Before the CBG I experimented with some alternate tunings for other songs. Is particular I have used Open-D tuning (D-A-D-F#-A-D) to learn and play Taj Mahal's Country Blues #1:
Go check out the full original here: Taj Mahal - Country Blues #1
I then did some experimenting with that tuning to come up with this original work:
With the addition of slide playing and my research into the Blues and Delta Blues I have been introduced to more alternate tunings. The 3-string CBG limits you again with the 3 strings so open tunings become the course of the day.

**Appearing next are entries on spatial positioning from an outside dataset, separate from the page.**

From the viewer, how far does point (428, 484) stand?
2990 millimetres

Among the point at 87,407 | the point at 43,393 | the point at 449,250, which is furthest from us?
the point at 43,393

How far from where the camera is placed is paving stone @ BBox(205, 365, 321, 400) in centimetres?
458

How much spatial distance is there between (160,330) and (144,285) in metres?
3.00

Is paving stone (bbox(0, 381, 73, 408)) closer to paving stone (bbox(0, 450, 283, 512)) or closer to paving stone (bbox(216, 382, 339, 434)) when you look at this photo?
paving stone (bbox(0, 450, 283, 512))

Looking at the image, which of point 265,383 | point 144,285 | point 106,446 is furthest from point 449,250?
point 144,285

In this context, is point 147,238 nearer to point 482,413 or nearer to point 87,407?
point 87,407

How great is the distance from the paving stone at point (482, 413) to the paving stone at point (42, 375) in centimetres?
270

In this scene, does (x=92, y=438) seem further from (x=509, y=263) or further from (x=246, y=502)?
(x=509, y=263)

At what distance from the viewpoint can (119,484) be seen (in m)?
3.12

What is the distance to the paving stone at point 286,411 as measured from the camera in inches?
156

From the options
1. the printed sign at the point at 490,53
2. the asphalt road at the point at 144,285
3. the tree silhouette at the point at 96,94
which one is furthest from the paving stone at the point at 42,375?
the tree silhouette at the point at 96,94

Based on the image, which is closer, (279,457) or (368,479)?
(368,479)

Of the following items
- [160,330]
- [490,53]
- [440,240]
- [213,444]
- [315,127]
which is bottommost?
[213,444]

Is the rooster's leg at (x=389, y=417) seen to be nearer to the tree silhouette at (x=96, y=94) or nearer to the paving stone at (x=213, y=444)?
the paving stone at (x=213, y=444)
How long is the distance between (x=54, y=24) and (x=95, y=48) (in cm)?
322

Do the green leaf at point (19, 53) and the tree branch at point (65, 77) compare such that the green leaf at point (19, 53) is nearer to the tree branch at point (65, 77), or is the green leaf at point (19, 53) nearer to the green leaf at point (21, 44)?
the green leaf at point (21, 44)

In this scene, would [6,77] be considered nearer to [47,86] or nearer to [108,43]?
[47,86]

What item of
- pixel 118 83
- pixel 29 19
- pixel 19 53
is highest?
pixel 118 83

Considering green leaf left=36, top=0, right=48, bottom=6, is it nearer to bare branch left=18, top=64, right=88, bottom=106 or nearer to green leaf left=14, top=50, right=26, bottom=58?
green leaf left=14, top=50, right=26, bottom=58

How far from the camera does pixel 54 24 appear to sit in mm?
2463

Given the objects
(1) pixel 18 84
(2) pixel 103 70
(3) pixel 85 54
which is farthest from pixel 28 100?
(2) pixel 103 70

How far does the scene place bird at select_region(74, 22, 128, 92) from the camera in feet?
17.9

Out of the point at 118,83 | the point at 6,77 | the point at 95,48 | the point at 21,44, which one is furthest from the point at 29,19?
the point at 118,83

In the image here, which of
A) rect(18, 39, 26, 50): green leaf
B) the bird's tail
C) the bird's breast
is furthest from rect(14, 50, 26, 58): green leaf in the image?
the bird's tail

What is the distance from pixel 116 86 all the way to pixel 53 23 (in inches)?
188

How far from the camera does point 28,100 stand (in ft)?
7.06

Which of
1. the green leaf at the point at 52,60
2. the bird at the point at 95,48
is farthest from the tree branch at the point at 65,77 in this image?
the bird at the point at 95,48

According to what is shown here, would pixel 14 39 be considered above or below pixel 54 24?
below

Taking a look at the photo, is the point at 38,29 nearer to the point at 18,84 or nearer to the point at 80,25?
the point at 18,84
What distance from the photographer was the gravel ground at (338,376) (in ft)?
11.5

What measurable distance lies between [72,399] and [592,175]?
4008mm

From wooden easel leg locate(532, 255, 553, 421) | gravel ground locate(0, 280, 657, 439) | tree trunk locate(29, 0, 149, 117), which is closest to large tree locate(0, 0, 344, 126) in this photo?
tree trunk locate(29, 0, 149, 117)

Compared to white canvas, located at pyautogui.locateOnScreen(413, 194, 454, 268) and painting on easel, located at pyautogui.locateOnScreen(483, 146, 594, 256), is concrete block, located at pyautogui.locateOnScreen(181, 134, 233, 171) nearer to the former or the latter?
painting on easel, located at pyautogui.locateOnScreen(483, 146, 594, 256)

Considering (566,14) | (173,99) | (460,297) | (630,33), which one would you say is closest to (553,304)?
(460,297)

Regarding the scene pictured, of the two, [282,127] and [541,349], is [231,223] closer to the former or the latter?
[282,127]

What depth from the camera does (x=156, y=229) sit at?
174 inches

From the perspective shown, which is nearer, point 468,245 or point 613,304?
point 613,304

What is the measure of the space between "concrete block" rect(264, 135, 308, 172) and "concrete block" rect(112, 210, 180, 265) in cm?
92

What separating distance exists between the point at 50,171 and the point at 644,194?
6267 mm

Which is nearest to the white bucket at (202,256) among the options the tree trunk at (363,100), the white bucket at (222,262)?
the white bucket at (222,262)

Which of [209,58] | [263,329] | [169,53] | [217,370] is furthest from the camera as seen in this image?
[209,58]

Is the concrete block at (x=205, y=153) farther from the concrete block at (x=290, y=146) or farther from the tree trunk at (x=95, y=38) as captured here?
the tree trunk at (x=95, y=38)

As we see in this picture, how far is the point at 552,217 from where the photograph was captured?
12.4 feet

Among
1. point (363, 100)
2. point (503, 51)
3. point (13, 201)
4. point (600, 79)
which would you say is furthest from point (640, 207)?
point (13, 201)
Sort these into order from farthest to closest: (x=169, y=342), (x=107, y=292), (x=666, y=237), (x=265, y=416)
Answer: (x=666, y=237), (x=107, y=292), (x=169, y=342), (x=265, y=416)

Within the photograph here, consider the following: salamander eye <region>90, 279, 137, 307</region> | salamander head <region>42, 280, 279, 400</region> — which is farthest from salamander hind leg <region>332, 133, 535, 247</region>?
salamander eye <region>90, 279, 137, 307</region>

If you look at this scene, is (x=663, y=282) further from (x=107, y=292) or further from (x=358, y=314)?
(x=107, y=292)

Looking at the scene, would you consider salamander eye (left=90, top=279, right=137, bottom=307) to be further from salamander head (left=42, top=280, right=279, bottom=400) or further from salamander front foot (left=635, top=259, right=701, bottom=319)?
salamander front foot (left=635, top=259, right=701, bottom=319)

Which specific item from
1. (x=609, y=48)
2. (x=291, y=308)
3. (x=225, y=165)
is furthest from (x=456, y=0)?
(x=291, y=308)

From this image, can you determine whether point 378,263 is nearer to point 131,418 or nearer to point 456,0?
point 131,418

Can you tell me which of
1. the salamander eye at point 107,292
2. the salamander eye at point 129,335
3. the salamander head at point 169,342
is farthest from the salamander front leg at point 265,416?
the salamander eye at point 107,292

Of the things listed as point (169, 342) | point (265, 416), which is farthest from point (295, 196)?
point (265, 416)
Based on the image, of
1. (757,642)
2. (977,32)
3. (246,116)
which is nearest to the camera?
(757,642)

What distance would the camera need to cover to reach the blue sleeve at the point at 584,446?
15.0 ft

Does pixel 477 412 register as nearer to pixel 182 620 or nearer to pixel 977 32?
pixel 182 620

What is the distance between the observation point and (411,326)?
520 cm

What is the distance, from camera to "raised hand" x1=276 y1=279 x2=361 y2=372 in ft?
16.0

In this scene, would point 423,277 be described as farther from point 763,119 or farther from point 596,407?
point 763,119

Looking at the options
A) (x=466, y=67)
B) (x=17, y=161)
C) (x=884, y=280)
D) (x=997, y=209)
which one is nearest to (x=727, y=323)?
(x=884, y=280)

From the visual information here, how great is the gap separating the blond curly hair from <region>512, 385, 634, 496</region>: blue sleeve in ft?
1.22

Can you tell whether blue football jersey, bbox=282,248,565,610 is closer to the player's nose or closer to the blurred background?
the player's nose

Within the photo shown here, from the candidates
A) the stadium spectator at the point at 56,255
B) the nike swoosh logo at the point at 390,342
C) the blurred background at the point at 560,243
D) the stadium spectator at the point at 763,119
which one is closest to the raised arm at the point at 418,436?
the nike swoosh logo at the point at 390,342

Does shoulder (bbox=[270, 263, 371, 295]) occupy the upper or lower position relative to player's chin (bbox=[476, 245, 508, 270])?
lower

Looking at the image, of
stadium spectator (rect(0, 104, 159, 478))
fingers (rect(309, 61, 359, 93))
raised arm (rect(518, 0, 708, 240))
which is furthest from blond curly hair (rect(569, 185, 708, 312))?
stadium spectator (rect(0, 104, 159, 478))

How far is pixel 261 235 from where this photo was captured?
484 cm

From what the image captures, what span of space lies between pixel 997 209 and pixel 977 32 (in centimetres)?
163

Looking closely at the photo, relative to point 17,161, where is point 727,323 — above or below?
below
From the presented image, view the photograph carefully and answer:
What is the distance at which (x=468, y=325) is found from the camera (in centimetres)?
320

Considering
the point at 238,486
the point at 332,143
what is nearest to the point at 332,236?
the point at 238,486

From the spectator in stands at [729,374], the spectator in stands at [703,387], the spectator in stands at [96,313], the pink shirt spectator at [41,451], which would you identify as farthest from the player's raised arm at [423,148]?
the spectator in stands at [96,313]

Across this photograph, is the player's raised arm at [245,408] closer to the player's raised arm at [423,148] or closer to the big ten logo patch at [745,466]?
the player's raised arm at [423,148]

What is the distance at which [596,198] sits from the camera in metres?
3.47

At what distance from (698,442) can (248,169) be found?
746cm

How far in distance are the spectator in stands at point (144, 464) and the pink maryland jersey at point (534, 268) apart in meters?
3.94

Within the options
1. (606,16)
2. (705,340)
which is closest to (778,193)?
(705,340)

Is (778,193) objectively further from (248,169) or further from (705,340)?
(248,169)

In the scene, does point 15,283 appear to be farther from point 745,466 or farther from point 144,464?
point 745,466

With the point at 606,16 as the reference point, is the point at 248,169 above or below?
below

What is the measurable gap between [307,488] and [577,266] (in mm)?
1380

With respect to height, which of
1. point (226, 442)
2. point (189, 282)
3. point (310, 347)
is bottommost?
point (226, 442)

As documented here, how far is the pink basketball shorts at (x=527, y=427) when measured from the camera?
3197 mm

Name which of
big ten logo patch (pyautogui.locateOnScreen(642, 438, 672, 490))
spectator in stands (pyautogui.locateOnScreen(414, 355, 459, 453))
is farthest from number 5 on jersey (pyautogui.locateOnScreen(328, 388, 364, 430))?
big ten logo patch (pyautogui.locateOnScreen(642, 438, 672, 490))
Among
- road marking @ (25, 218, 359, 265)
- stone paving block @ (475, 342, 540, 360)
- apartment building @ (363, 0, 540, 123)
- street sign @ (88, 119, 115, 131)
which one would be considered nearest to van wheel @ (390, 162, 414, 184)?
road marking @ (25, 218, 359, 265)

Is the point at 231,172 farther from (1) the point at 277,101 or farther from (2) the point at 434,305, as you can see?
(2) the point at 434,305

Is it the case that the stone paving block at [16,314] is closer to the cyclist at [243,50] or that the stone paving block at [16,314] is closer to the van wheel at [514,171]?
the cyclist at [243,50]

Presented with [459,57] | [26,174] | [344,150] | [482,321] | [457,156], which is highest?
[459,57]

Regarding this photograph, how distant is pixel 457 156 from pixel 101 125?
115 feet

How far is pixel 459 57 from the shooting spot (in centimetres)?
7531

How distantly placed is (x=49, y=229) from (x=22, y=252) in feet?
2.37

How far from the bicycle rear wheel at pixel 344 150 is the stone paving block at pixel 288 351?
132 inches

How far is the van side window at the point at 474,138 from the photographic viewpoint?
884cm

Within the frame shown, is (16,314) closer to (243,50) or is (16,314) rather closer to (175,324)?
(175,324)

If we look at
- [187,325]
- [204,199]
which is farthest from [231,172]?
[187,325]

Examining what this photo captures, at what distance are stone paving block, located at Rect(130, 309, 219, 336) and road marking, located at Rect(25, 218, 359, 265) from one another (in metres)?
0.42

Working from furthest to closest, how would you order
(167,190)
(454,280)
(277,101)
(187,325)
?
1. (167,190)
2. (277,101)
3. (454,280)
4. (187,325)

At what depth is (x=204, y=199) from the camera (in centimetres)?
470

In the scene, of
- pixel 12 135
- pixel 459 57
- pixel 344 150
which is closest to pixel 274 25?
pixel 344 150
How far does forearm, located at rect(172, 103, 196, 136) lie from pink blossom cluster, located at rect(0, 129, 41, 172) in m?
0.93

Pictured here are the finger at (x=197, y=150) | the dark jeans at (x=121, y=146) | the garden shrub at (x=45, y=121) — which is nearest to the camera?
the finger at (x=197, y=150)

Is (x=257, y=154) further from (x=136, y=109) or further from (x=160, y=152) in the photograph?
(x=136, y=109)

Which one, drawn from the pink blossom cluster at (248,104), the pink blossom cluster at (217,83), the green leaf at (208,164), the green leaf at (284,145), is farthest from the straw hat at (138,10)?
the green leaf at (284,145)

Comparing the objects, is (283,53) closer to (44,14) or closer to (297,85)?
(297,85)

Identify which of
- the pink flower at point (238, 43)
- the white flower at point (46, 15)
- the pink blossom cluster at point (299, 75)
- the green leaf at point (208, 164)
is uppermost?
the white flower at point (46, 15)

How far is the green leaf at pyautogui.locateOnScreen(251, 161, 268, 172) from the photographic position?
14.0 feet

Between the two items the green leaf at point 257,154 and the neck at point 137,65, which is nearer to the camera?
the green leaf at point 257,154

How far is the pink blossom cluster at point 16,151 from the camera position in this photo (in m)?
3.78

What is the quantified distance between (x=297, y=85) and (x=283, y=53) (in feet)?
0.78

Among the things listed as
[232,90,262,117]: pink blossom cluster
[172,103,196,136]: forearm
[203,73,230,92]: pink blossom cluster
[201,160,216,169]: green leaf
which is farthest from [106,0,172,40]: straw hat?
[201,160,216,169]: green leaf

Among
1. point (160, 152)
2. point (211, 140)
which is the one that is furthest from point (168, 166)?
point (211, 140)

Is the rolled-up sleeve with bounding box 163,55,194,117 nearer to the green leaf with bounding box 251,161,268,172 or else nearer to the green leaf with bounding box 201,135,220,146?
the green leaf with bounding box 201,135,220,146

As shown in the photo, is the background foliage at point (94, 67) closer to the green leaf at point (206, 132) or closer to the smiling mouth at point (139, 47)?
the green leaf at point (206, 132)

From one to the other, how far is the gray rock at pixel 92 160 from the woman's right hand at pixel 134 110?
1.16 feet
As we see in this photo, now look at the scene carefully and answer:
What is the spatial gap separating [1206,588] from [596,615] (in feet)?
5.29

Here are some really great resources I have found for alternate tunings:
- Wikipedia: Guitar Tunings
- Warren Allen's Encyclopedia of Alternate Guitar Tunings
- This is an invaluable resource of tunings, who uses them, representative songs, and the various versions of the tunings that are used. A great read for anyone researching new tunings.
- William A. Sethares: Alternate Tuning Guide
- On this page, there is a link to his paper as a PDF covering alternate tunings. This is another one you want to download and keep. This has a ton of great guitar music theory and alternate tuning information. Here is the direct link to Alternate Tuning Guide PDF.
|Only way to remember stuff is to|
write it down I find.
Here is how I approach a new tuning when I want to learn it:
- Draw out a fret board.
- Map out the notes for each fret.
- If I am trying to learn a specific scale, like D Major on an Open D tuning, I highlight the notes in the scale and where they lay on the fret board. In general I will draw a fret board with just this mapping to make learning it easier.
- Then I practice the scale on each string up the string and then back. For each string I am interesting in learning. I do these sets for about 5 minutes at a time, each day as I am learning the new tuning.
I hope that helps you figure out how to use alternate tunings yourself.
Now I am off to practice Open-G on the CBG.